Additionally, competition calendar is important. Strength coaches look to balance games you can train through or games where you need to peak. For example, if a coach knows that games 3 and 8 can be powered through, and games 4 and 9 require their team to be fresh and playing at their peak, they may assign a difficult workout before games 3 and 8 and then taper the workout before games 4 and 9. Playing multiple games in a week or even in two or three days require modification to the training schedule and a focus in other areas of training such as recovery and regeneration.

Step 2: It’s all about output

The key to designing a solid strength and conditioning program for water polo means taking into account functional output. Your athletes’ position and role they play on the team may require different needs for speed, power and endurance. That means they need workout programs tailor made for them.

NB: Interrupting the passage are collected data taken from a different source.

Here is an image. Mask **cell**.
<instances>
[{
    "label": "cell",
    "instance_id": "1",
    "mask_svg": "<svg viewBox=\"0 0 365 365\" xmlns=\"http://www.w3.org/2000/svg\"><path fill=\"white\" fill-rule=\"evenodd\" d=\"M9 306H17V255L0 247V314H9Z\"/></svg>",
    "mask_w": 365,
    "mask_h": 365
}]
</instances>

Attackers will work on upper-body strength, shoulder flexibility and thoracic rotation for wrestling and shooting. Bridge prescribes workouts to develop symmetry so both sides of the body are developed, along with thoracic extension exercises for swimming and shooting.


Centers, both offense and defense, tend to be bigger athletes and demand workouts that develop lower-body power endurance along with upper-body strength to push opponents around.

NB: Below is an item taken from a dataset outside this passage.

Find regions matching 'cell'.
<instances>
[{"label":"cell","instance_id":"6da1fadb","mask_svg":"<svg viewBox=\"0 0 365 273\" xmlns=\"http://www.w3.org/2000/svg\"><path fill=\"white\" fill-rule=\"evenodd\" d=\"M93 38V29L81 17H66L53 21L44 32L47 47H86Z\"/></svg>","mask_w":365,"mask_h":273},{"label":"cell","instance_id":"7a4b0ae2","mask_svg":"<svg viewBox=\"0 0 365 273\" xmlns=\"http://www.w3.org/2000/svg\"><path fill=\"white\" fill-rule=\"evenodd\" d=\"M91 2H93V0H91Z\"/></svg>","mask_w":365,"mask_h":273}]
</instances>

Goalies are in a category of their own. They require good hip capsule and groin flexibility to set their base in the cage. At Bridge we prescribe lots of reaction drills to work on timing and hand speed.


Step 3: Individualization: building your strength program one athlete at a time

The starting point of any individual strength and conditioning program begins with assessment and diagnosis. Since all flexibility, mobility, stability and strength work together, the exercise programs are designed to work to build on strengths and obliterate weaknesses. In water polo, that means, for example, examining the athletes’ hip capsule mobility, thoracic rotation and extension.


According to Olympic gold medalist, Jessica Steffens, “BridgeAthletic provides me with elite water polo-specific training that I can do anywhere and at any time. The workout experience is extremely engaging. I love the built-in level of competition that encourages me to work harder to beat my personal bests. Bridge water polo training emphasizes flexibility and core strength, which is key for me as an elite athlete.”


Water polo coaches must also consider designing workouts by “training age.” For example, a 20-year old with three years’ experience has less training age than an eighteen-year-old who has been playing since they were 12. That means coaches need to be smart in an appropriate progression to supplement their athletes’ lack of sport-specific skills and drills.


Step 4: The design of a good workout day

Coaches must also consider specificity of workout design in terms of personalizing warm up, preparation, main sets and recovery.


Warm Ups

To get the most from athletes in the limited time they spend in the gym, we get straight to the point with warm ups that raise the core body temperature. We’ll work on movements flagged by the initial assessment as well as ones that prepare athletes for the day’s workout to come.


Movement Preparation

With the body warmed up, we work on multi-planar and multi-joint movements. Bear crawl and inchworm exercises are particularly well-suited to water polo-specific workouts.


Main Sets

Now we address the core of the workout with exercises designed to build strength, speed, or power. The volume of work, as well as specific players’ positions, and where you are in the season will dictate the main sets.



The right exercises can accelerate the recovery process and help prevent injury. Based on the day’s workout and coach’s assessment of their athlete’s condition, water polo-specific recovery exercises can speed the ability of your players to bounce back and start the next day fresh.

For example, centers doing a big leg day, the recovery exercises that stretch the hamstrings and glutes are going to be prescribed.